PROBLEM DETAILS -
What is needed is an exact copy of all the records.

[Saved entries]
BEGIN

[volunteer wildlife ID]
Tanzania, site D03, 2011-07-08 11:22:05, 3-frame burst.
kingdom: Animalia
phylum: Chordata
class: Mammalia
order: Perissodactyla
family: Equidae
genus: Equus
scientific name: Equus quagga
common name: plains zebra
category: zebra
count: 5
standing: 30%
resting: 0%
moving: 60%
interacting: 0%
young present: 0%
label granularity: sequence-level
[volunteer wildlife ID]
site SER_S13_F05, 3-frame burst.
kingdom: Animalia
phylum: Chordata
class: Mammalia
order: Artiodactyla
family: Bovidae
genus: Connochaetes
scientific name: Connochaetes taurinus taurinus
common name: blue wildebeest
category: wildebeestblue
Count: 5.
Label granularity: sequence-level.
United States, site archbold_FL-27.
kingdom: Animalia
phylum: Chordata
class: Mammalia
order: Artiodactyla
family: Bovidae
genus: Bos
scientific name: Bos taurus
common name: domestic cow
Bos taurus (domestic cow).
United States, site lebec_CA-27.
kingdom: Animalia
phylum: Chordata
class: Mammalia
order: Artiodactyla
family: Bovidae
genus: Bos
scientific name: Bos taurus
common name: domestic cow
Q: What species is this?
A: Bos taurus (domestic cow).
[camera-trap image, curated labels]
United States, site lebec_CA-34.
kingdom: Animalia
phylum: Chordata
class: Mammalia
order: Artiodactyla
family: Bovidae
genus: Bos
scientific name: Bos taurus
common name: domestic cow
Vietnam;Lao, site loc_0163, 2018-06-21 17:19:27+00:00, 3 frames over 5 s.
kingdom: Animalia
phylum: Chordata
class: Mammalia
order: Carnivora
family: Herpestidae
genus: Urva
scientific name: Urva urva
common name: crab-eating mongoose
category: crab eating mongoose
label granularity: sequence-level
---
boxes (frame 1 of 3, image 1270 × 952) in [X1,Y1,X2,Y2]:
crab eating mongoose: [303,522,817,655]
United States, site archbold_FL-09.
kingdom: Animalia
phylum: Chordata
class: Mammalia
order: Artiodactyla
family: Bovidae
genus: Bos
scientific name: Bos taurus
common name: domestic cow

END

OUTPUT FOR THIS TASK -
[volunteer wildlife ID]
Tanzania, site D03, 2011-07-08 11:22:05, 3-frame burst.
kingdom: Animalia
phylum: Chordata
class: Mammalia
order: Perissodactyla
family: Equidae
genus: Equus
scientific name: Equus quagga
common name: plains zebra
category: zebra
count: 5
standing: 30%
resting: 0%
moving: 60%
interacting: 0%
young present: 0%
label granularity: sequence-level
[volunteer wildlife ID]
site SER_S13_F05, 3-frame burst.
kingdom: Animalia
phylum: Chordata
class: Mammalia
order: Artiodactyla
family: Bovidae
genus: Connochaetes
scientific name: Connochaetes taurinus taurinus
common name: blue wildebeest
category: wildebeestblue
Count: 5.
Label granularity: sequence-level.
United States, site archbold_FL-27.
kingdom: Animalia
phylum: Chordata
class: Mammalia
order: Artiodactyla
family: Bovidae
genus: Bos
scientific name: Bos taurus
common name: domestic cow
Bos taurus (domestic cow).
United States, site lebec_CA-27.
kingdom: Animalia
phylum: Chordata
class: Mammalia
order: Artiodactyla
family: Bovidae
genus: Bos
scientific name: Bos taurus
common name: domestic cow
Q: What species is this?
A: Bos taurus (domestic cow).
[camera-trap image, curated labels]
United States, site lebec_CA-34.
kingdom: Animalia
phylum: Chordata
class: Mammalia
order: Artiodactyla
family: Bovidae
genus: Bos
scientific name: Bos taurus
common name: domestic cow
Vietnam;Lao, site loc_0163, 2018-06-21 17:19:27+00:00, 3 frames over 5 s.
kingdom: Animalia
phylum: Chordata
class: Mammalia
order: Carnivora
family: Herpestidae
genus: Urva
scientific name: Urva urva
common name: crab-eating mongoose
category: crab eating mongoose
label granularity: sequence-level
---
boxes (frame 1 of 3, image 1270 × 952) in [X1,Y1,X2,Y2]:
crab eating mongoose: [303,522,817,655]
United States, site archbold_FL-09.
kingdom: Animalia
phylum: Chordata
class: Mammalia
order: Artiodactyla
family: Bovidae
genus: Bos
scientific name: Bos taurus
common name: domestic cow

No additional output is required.